It's not that sport fishing is the real problem of course (though it's not completely innocent), it's that things have gotten so bad that fishing restrictions have to be part of the solution. If the populations can recover, I don't see any reason why fishing couldn't resume. Of course that assumes that the other players -- commercial fishers, farmers, loggers, dam operators -- do their parts. I suppose it's conceivable, even likely, that we could get screwed on that account. I don't think that would be any reason to screw the fish though.
While I was in Wenatchee and floating the river There was a mechanical fish counter at the onelane bridge,Mechanical meaning there had to be someone operating it. I talked to some of the locals and acording to them, it hadn't been manned since April.
Without an accurate count,how do they know how the run is doing?
This is a question for Ray Helaers. You mentioned hatchery fish. If the river is closed to all fishing. Why did they plant the Wenatchee and Chiwawa with 172,100 steelhead smolts in the summer of 2001. Also the Twisp with 127,500 smolts. If one were to read between the lines,one would think that they might reopen these rivers. Maybe I might be dreaming. Jim S.
Sorry I didn't reply earlier; I've been saltwater flyfishing fishing in BC. Lots of big coho. That's another story.
My short answer is I don't know. But I can tell you that due to some wierd twist of regulatory logic (oxymoron?), upper Columbia hatchery-steelhead were included with the listing of the wild fish. So continuing hatchery plantngs are likely some sort of "supplementation" program. It's also concievable that the Columbia tribes are also still being allowed some harvest opportunities downstream.

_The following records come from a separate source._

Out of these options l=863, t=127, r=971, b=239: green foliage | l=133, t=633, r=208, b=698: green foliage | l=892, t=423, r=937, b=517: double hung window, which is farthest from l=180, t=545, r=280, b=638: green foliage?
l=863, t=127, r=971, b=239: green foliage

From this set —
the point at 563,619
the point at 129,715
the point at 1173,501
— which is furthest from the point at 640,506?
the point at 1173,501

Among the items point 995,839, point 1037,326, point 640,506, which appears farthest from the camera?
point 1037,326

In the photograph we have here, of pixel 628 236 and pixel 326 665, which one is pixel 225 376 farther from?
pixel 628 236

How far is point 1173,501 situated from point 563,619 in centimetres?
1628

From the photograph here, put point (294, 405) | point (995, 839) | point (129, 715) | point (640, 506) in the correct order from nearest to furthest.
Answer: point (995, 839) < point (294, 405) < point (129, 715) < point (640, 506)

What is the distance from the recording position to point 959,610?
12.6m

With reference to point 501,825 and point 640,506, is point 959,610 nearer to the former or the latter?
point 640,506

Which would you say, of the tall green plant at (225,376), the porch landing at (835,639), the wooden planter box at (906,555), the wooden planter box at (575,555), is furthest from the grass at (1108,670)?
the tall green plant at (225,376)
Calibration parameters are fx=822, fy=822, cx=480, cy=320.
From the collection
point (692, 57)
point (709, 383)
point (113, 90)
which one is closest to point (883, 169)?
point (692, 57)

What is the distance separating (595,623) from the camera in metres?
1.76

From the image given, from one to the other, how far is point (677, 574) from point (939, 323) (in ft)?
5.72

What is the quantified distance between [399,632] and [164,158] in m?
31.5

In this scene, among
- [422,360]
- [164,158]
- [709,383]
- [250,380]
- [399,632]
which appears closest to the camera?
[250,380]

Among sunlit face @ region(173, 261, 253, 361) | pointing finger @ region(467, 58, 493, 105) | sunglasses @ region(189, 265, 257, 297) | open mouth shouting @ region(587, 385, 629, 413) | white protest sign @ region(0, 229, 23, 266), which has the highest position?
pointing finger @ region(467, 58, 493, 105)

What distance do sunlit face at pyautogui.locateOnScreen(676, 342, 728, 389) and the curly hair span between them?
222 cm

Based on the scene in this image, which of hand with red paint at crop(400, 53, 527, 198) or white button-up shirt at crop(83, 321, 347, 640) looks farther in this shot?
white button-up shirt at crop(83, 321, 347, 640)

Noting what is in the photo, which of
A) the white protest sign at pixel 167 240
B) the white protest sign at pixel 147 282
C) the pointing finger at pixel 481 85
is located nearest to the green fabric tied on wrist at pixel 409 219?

NMFS and WDFW are currently negotiating de-listing the upper Columbia hatchery-steelhead. If that happens, it is possible that the river could reopen for hatchery fish. I don't know how many people on this forum would agree, but I think that would be a mistake. It would be better to just stop planting hatchery fish, which are one of the major reasons for the decline of the wild stock.
Well I just had to ask that question. I've fished the Wenatchee river a few years ago. I think that all we were fishing for at the time was Trout. You used to catch good sized trout out of the river and Nason Creek. The last time I was there was before it closed and caught nothing. In fact I didn't even see any fish.